I referred a moment ago to Sheppard’s feline staccato. There’s an earlier example of that in Contrapunctus 3 where I’ve scribbled in my notes (with apologies to Gilbert and Sullivan) “with cat-like tread”. Craig Sheppard provides his own excellent notes on the music and in these he describes Contrapunctus 2 as “jaunty and a bit jazzy”; that view is echoed in his delivery of the music, though I should hasten to say that there’s no unwarranted gimmickry. I love the mixture of grandeur and athleticism that he brings to the French-Overture style of Contrapunctus 6.

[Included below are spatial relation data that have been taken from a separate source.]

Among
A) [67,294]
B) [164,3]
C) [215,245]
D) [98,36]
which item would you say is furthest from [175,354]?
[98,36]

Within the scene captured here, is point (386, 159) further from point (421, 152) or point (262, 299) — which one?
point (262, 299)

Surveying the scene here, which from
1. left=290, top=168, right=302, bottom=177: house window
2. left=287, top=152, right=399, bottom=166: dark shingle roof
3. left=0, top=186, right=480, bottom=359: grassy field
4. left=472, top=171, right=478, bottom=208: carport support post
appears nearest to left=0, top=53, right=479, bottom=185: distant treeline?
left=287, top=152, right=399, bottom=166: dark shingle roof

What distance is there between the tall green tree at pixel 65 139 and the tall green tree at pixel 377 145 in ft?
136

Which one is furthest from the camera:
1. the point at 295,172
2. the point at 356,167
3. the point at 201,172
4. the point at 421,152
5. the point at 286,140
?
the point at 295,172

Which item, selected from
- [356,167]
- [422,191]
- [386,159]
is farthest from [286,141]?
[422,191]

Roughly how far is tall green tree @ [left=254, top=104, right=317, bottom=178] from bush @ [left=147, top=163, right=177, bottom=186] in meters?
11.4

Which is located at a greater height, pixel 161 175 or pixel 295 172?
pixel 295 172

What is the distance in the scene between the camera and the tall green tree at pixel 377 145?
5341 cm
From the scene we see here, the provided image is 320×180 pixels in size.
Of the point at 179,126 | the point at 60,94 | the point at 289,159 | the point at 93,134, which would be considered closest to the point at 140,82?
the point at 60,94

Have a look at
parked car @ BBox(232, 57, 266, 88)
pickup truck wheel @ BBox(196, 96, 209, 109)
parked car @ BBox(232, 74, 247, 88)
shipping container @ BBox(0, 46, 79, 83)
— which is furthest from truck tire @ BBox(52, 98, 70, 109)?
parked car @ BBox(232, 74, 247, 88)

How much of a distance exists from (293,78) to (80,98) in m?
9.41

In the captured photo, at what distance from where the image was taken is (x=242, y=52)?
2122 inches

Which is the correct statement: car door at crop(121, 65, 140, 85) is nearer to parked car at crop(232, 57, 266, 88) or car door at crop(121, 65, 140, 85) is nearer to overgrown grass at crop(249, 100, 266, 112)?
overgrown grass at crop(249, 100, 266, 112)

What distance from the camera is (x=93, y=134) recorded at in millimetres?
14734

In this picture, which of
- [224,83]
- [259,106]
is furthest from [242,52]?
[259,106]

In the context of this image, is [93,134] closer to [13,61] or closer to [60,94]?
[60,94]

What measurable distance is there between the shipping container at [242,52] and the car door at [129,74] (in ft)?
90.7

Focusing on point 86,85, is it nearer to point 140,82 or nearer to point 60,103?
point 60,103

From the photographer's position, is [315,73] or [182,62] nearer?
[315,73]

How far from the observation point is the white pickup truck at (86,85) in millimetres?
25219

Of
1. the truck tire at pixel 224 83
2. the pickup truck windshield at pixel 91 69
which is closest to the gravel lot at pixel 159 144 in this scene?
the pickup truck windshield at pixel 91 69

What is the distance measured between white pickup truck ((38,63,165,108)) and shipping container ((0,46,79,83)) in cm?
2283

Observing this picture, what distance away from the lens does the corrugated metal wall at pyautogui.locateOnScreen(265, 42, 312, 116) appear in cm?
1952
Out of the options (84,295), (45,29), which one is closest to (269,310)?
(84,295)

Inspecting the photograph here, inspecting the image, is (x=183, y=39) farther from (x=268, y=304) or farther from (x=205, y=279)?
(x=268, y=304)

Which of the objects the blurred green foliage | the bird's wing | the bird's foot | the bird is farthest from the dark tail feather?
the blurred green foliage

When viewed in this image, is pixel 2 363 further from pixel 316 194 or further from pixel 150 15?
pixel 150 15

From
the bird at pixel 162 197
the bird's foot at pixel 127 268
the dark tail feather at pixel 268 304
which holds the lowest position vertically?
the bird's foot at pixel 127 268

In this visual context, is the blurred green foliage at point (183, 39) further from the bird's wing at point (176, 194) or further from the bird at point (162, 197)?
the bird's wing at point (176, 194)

Clarity is the hallmark of Sheppard’s way with these pieces. Nowhere is this more apparent than midway through the cycle. He describes the writing in Contrapunctus 8 as “light-hearted banter” and most certainly the music doesn’t lie heavily under Sheppard’s fingers. This piece is a bravura display of writing by Bach and Sheppard brings it entertainingly to life. Contrapunctus 9 is, if anything, an even more dazzling affair, both compositionally and, here, pianistically. Craig Sheppard’s articulation of the music is splendid. Contrapunctus 11 is a triple fugue and what I might describe as the complexities of Bach’s plot are worthy of a Poirot mystery. Craig Sheppard navigates his way through the complexities surely and draws the listener along with him.

Contrapunctus 14 is the longest of the pieces. Bach’s surviving manuscript stops at bar 239. I must say that Kevin Korsyn’s completion seemed entirely successful and idiomatic to me. I admire the way Craig Sheppard plays the stately opening pages and then, when the music assumes a livelier character with the introduction of the second fugue, Bach’s writing is precise and logical and Sheppard unfolds it with seeming inevitability.

There isn’t a dull moment in this traversal of The Art of Fugue. Craig Sheppard plays with flair, invention and an evident deep understanding of the music. That latter quality is also evident in his notes which offer an excellent guide to the music. The recording itself is very good and you won’t hear a sound out of the Seattle audience.